0

My task is to use a set to convert a list of duplicates to a list of unique numbers. However, I want to retain the positions.

Simple enough I thought; so I made a dictionary that first stores the original list's positions.

def get_positions(a): 
    positions = {}

    for ele in a: 
        if not ele in positions:
            positions[ele] = a.index(ele) 

    return positions

So lets say I have a list a = [1, 2, 4, 4, 5]

Positions will give me a dictionary of {0:1, 1:2, 2:4, 3:4, 4:5}.

This however was unsuccessful because I repeated numbers will not get their positions stored.

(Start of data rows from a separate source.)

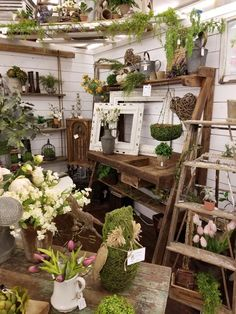 Shopping at woodstock market display ideas in 2019 цветочный магазин, цвето Vintage Store Displays, Vintage Display, Antique Booth Displays, Antique Booth Ideas, Boutique Deco, Garden Shop, Vintage Market, Antique Stores, Garden Inspiration
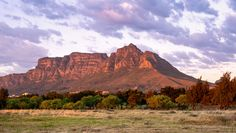 Eastern side of Table Mountain and Devils Peak / Clickasnap Table Mountain, Monument Valley, South Africa, Devil, Sunrise, Landscape, Nature, Travel, Viajes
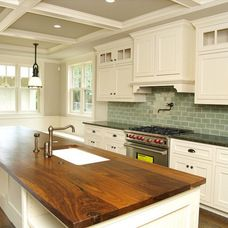 White kitchen with wood countertops, kitchen design, kitchen ideas, kitchen inspiration! Not the wood countertops but I love the rest of it Wooden Countertops, Kitchen Countertops, Kitchen Cabinets, White Cabinets, Walnut Countertop, Countertop Paint, Colored Cabinets, Cream Cabinets, Dark Countertops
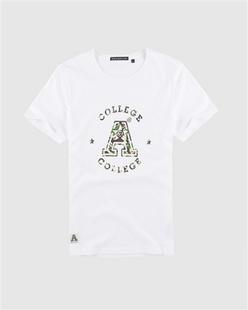 迷彩字母印花短袖T恤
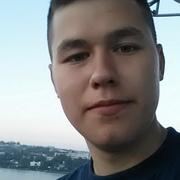 Иван, 20, г.Среднеуральск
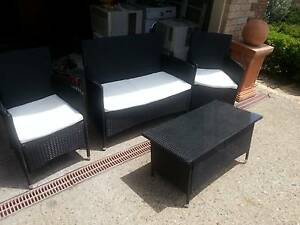 OUTDOOR WICKER SETTING - 2 SEATER LOUNGE-2 CHAIRS & COFFEE TABLE Murrumba Downs Pine Rivers Area Preview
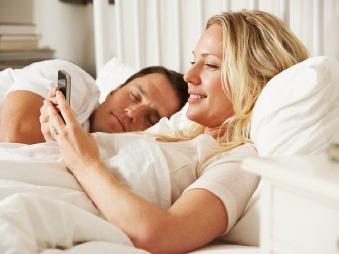 Žena zverejnila, čo všetko jej manžel rozprával zo spánku za posledných 13 rokov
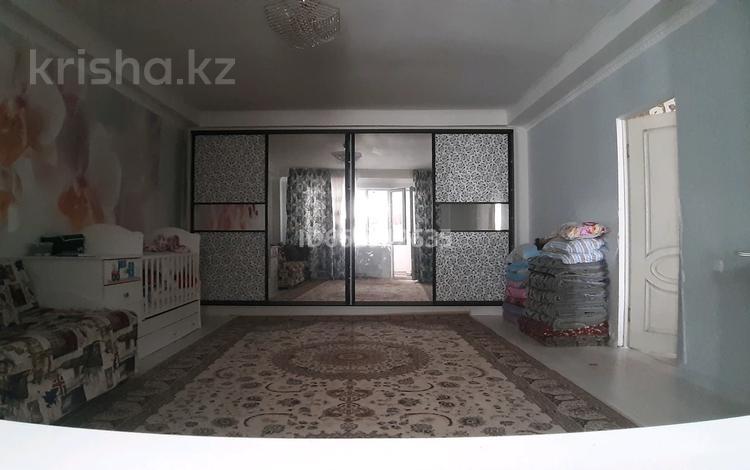 2-комнатная квартира, 76.2 м², 6/7 этаж, мкр Нурсат, Мкр Нурсат — Байдибек би за 20 млн 〒 в Шымкенте, Каратауский р-н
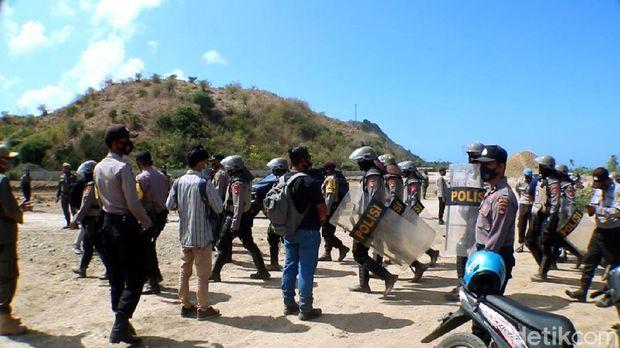 Sejumlah warga menolak pengosongan lahan untuk sirukuit MotoGP Mandalika. Polisi meminta warga menempuh jalur hukum (dok. Istimewa)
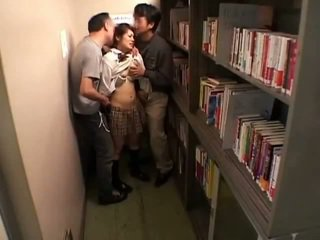 Schoolgirls apalpada por perverts em schoollibrary 7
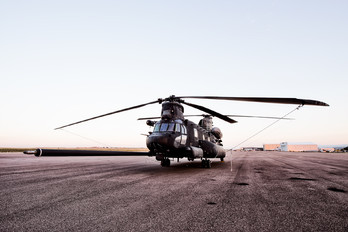 - - USA - Army Boeing MH-47G Chinook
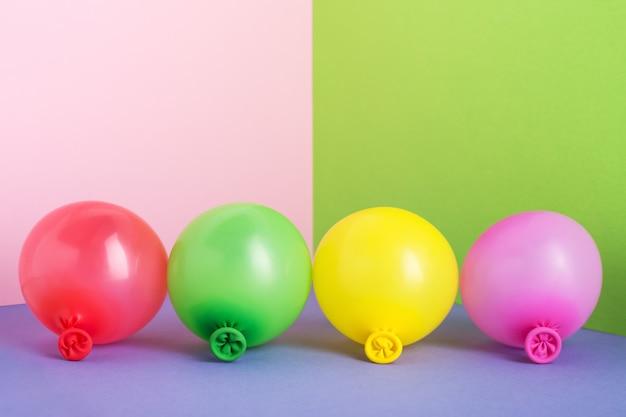 Satz mehrfarbige luftballons auf pastell minimalem hintergrund.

Is there a way of achieving this?

Thanks.

UPDATE:

It seems I wasn't clear. I need to use a set. So, I get a list a=[1,2,4,4,5] and I must convert it to a set to erase the duplicates. Then, I need to get a list with the elements in the same order. (It's an assignment problem)

user2417731
  • 179
  • 3
  • 14
  • do you just want the original numbers in the order they first appeared in the original list? – ModulusJoe Oct 08 '13 at 15:03
  • Yes, so for the example with a, I want a list returned that has [1, 2, 4, 5] – user2417731 Oct 08 '13 at 15:03
  • 1
    possible duplicate of [How do you remove duplicates from a list in Python whilst preserving order?](http://stackoverflow.com/questions/480214/how-do-you-remove-duplicates-from-a-list-in-python-whilst-preserving-order) – mgilson Oct 08 '13 at 15:04
  • 1
    Just so you know, you keep saying that you're "using a set", but `positions` is defined as `{}`, which is an empty "dictionary" or "mapping", not a set. – Mark Hildreth Oct 08 '13 at 15:05
  • Is this an arbitary assignment for a programming class? If it is there a number of ways you could complete this with the use of a 'set'. Can you provide the full details of the requirements as I think we are missing something. – ModulusJoe Oct 08 '13 at 15:17

5 Answers5

6

You can use an OrderedDict:

>>> from collections import OrderedDict
>>> 
>>> a = [1, 2, 4, 4, 5]
>>> 
>>> list(OrderedDict.fromkeys(a))
[1, 2, 4, 5]

You can also use a plain set for this. One common way is:

>>> a = [1, 2, 4, 4, 5]
>>> 
>>> seen = set()
>>> [x for x in a if x not in seen and not seen.add(x)]
[1, 2, 4, 5]

The trick here is that not seen.add(x) will always be True because add() always returns None. In practice, I would always use the OrderedDict approach.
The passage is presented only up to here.